• 133. A propos des découvertes en médecine

    Si l’on se tourne vers le passé de la médecine, nous pourrions considérer que tout est insolite, car différent de nos conceptions. Ce qui est le plus déroutant dans le passé médical est la découverte de maladies sorties de l’imagination des médecins et assorties de traitements fantaisistes ou qui se rapprochaient plus de la torture que de la thérapeutique. Mais je ne serais plus là pour connaître l’avis effaré de nos successeurs sur nos conceptions actuelles.

    Cependant, beaucoup de grands esprits, même dans un passé lointain, avaient découvert les germes de la médecine moderne. Parfois ces découvertes mirent longtemps à être utilisées ou développées.

    Hippocrate, quatre siècles avant notre ère, avait déjà eu l’idée de la circulation sanguine : « les vaisseaux qui s’étendent à travers tout le corps […] ne sont que les ramifications d’un seul vaisseau original. […] Je reconnais ne pas savoir où commence ni où finit ce vaisseau, car dans un cercle il n’y a ni commencement ni fin »[1]. Il s’agit en fait d’un double cercle qui sera décrit mille ans après par Harvey.

    La ligature des vaisseaux  prônée par Ambroise Paré au XVIème siècle était utilisée pour contrôler les hémorragies dès le XIème à l’école de Salerne, et il a donc fallu longtemps pour qu’elle remplace définitivement la douloureuse cautérisation des plaies. Celle-ci est d’ailleurs réapparue avec le bistouri électrique (mais sous anesthésie)

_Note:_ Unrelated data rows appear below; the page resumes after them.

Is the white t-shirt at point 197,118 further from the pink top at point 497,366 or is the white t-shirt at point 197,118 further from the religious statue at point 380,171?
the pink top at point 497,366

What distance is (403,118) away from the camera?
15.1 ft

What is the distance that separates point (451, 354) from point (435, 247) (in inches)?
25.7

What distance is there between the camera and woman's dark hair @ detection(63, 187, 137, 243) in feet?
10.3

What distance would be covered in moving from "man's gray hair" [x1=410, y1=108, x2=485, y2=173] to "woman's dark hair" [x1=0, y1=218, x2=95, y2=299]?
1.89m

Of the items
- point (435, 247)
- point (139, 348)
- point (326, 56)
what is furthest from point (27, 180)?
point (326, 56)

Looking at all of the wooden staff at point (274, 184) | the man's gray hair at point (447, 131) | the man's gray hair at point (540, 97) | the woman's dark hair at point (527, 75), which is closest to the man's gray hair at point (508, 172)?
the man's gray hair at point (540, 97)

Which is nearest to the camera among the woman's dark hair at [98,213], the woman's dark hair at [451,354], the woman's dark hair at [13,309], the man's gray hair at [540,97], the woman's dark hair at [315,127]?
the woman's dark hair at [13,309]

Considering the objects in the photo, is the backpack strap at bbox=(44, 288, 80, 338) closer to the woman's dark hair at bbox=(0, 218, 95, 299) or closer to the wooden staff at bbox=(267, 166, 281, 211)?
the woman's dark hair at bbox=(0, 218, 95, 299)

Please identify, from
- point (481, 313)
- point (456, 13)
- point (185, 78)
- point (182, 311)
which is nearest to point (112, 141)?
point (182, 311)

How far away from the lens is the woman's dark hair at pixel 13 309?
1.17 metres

    Paracelse, au XVIème siècle également, avait remarqué que l’éther, appelé eau blanche, pouvait endormir des poulets. Ses vertus anesthésiques n’ont été utilisées que trois siècles plus tard.

    L’époque récente n’a pas échappé à cette lenteur : La pénicilline n’a été utilisée que cinquante ans après sa découverte.

    Aujourd’hui, les découvertes trouvent rapidement leurs applications et parfois avec trop de précipitation, surtout lorsqu’elles risquent de bouleverser la société. La réflexion sur leurs conséquences éventuelles est toujours en retard sur leur expansion et serait de toute façon impuissante à la freiner.

    Traiter un malade c’est traiter un individu, mais le traitement choisi dépend aujourd’hui de ce qu’on l’on observe sur le plus grand nombre. Avec les découvertes statistiques l’individu se plie désormais à la majorité.

    Il n’y a pas de science plus humaine que la médecine mais il n’y a pas de science humaine qui fasse appel à autant de machines pour fonctionner. La médecine repose sur le « colloque singulier » entre un médecin et son malade mais c’est une singularité où l’industrie et le commerce sont omniprésents, mais aussi sources de découvertes.

    L’intrusion du corps humain par une imagerie de plus en plus performante, les découvertes en biologie et en génétique, les grandes études statistiques ont conduit à une médicalisation généralisée de la société. La médecine ne s’applique plus seulement à l’Homme malade mais de plus en plus à l’Homme sain.  On traite des maladies à venir et l’on vous rend coupable de ne pas le faire. On va même jusqu’à susciter des maladies dont on a trouvé le médicament, rejoignant ainsi les maladies imaginaires du passé dont il serait prudent de ne pas se gausser.